*** Opening Source passage ***
Tuesday, January 29, 2008

CIRM To Bush: Harmful and Wrong

The California stem cell agency is accusing President Bush of distorting facts and performing a disservice to millions of Americans who suffer from chronic diseases and injuries.

The agency said Bush intends to "further limit" research into human embryonic stem cells.

The CIRM statement is contained in a press release on its web site that concerned Bush's speech Tuesday night. Interestingly, the CIRM statement is not attributed to either Bob Klein, chairman of the agency, or its new president, Australian stem cell researcher Alan Trounson. In the past, statements such as this have been linked to either the president or chairman.

Here are excerpts from the release followed by the two paragraphs from the president's speech.
"President Bush distorted the scientific facts on stem cell research and did a disservice to the millions of patients suffering from chronic disease and injury for whom stem cell research holds great promise for future therapies and cures."

"The President’s proposals to further limit medical research in this area fail to take into account the intricate realities of the state of stem cell research. Indeed, the recent advances in which skin cells were induced to become pluripotent would not have been possible without research involving human embryonic stem cells."

"Therefore it is critical that all avenues of stem cell research be aggressively advanced. To do otherwise would increase the already devastating restrictions that have burdened Federal support of stem cell research and patients who are depending upon it. This Administration’s position on stem cell research has already cost years in lost research productivity. Further restrictions would result in more lost time in developing stem cell based therapies and cures that hold great promise to alleviate suffering for the most destructive and costly diseases such as spinal injury, loss of sight, heart muscle injury, Parkinson’s Disease, ALS and diabetes."
Bush's comments:
"On matters of life and science, we must trust in the innovative spirit of medical researchers and empower them to discover new treatments while respecting moral boundaries. In November, we witnessed a landmark achievement when scientists discovered a way to reprogram adult skin cells to act like embryonic stem cells. This breakthrough has the potential to move us beyond the divisive debates of the past by extending the frontiers of medicine without the destruction of human life.

"So we're expanding funding for this type of ethical medical research. And as we explore promising avenues of research, we must also ensure that all life is treated with the dignity it deserves. And so I call on Congress to pass legislation that bans unethical practices such as the buying, selling, patenting, or cloning of human life."
*** Closing Source passage ***
*** Opening Data supplied ***
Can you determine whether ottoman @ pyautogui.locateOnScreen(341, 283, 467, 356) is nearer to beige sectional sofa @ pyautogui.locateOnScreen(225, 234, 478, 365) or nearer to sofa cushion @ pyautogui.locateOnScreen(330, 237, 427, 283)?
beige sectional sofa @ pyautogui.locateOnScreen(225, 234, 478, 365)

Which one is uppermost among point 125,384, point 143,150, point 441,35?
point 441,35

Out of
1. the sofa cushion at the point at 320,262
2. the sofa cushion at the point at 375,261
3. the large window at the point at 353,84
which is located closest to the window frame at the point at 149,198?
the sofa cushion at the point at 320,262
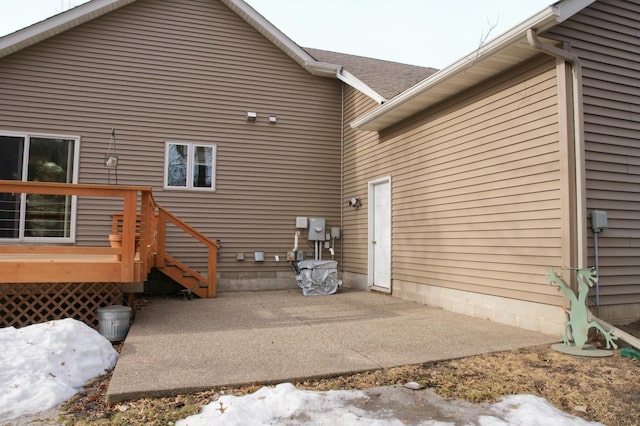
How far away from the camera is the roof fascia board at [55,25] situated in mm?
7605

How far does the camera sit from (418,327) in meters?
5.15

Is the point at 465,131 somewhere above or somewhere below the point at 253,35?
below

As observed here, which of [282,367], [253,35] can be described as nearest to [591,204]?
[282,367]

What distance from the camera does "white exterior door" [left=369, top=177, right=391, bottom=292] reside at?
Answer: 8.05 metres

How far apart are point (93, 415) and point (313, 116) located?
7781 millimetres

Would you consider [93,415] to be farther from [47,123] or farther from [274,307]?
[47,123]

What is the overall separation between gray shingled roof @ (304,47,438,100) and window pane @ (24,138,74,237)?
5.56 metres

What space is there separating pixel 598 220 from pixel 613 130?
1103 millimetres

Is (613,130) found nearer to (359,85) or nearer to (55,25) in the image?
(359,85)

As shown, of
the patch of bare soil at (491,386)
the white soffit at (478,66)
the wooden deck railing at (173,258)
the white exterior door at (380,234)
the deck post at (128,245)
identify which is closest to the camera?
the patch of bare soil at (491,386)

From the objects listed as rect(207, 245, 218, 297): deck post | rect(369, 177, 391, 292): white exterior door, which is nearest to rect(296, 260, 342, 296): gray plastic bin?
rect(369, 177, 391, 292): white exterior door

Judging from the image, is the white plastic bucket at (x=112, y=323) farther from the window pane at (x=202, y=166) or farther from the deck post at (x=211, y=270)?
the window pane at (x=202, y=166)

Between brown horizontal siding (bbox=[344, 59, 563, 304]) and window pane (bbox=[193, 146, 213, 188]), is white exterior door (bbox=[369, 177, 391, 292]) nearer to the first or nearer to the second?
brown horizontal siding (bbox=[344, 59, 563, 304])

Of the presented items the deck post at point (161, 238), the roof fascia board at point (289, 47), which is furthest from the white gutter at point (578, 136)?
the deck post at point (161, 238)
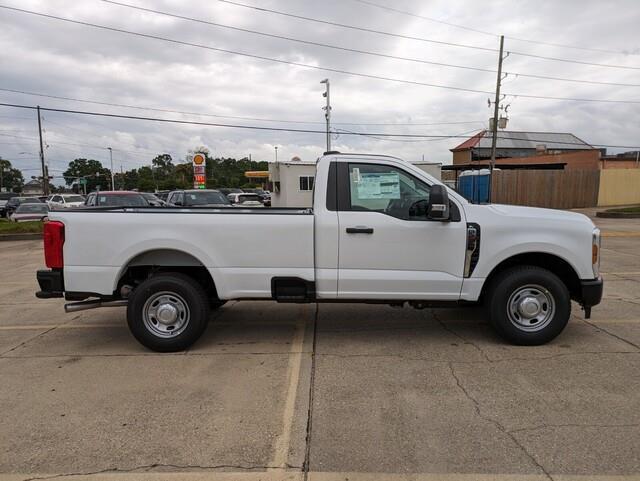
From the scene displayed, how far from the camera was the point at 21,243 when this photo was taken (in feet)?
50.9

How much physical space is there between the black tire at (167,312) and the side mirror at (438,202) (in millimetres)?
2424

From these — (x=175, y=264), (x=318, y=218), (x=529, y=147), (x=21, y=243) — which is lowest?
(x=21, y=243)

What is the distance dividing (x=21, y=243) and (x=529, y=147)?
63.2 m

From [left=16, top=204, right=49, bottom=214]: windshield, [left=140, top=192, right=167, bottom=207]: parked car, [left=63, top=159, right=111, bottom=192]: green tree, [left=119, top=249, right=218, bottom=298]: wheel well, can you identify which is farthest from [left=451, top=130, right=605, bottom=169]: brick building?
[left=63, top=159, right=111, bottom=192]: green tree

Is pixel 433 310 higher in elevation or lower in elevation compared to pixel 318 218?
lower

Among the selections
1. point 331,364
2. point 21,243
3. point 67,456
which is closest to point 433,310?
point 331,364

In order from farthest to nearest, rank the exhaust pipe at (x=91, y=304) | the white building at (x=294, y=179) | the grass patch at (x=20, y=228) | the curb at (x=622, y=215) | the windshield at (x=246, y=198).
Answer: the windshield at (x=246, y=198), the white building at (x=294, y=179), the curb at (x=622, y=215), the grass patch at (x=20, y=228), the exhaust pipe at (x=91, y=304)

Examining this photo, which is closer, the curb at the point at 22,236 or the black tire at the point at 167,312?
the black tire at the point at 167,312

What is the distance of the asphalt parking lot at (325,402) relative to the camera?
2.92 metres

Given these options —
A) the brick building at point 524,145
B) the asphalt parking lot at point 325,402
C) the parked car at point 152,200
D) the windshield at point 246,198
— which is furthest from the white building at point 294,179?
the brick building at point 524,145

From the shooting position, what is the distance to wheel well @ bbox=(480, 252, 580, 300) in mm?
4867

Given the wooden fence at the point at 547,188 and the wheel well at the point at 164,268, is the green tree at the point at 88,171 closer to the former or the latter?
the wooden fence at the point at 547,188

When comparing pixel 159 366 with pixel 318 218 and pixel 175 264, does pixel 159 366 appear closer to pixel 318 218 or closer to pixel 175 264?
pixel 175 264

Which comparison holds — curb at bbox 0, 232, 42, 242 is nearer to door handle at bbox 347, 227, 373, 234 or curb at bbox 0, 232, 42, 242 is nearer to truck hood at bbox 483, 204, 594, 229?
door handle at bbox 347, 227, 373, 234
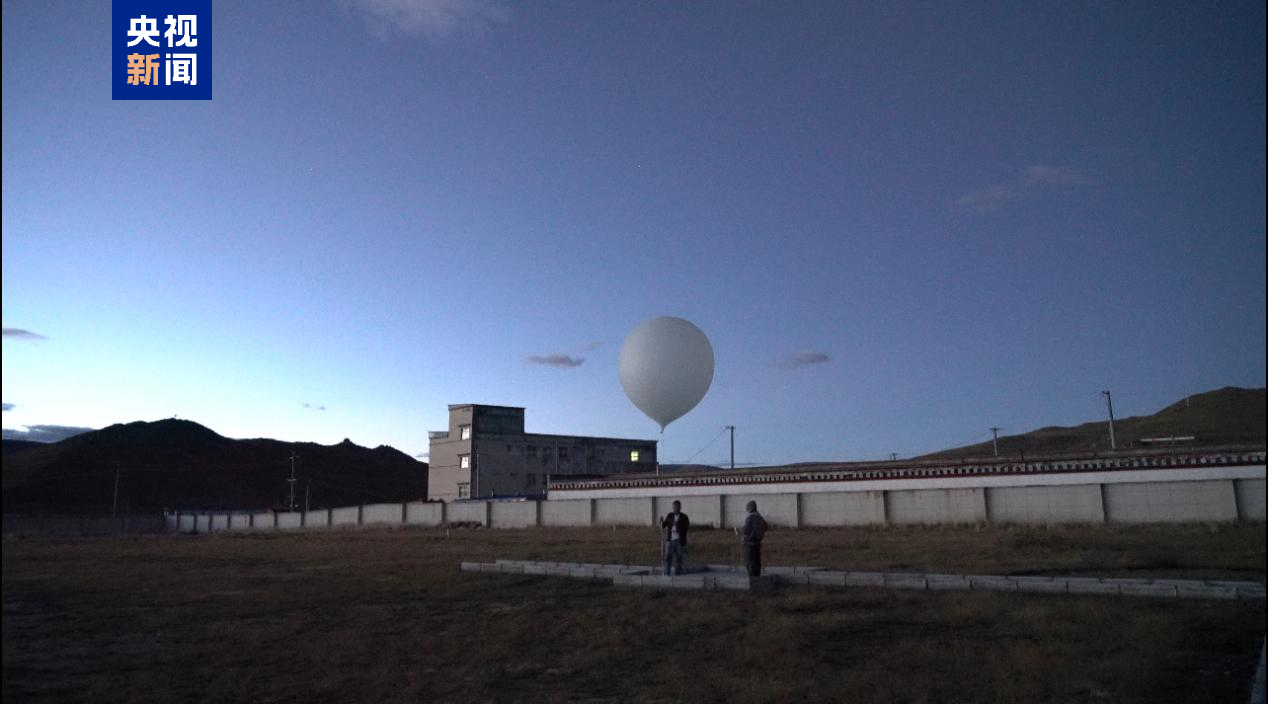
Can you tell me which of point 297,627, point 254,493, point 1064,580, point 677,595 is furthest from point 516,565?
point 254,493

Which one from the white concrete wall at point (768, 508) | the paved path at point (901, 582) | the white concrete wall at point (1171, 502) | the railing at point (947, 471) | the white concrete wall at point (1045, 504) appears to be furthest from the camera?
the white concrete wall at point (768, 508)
*** Closing Data supplied ***
## Tasks for this exercise
A - From the stem cell post, list every disease or injury that the agency's release names as a target for stem cell therapies and cures.
B - According to the stem cell post, who is the new president of the California stem cell agency?
The lines have no connection to the text about the stem cell agency.

## Answers for the tasks
A - Spinal injury, loss of sight, heart muscle injury, Parkinson's Disease, ALS, diabetes

B - Alan Trounson, an Australian stem cell researcher.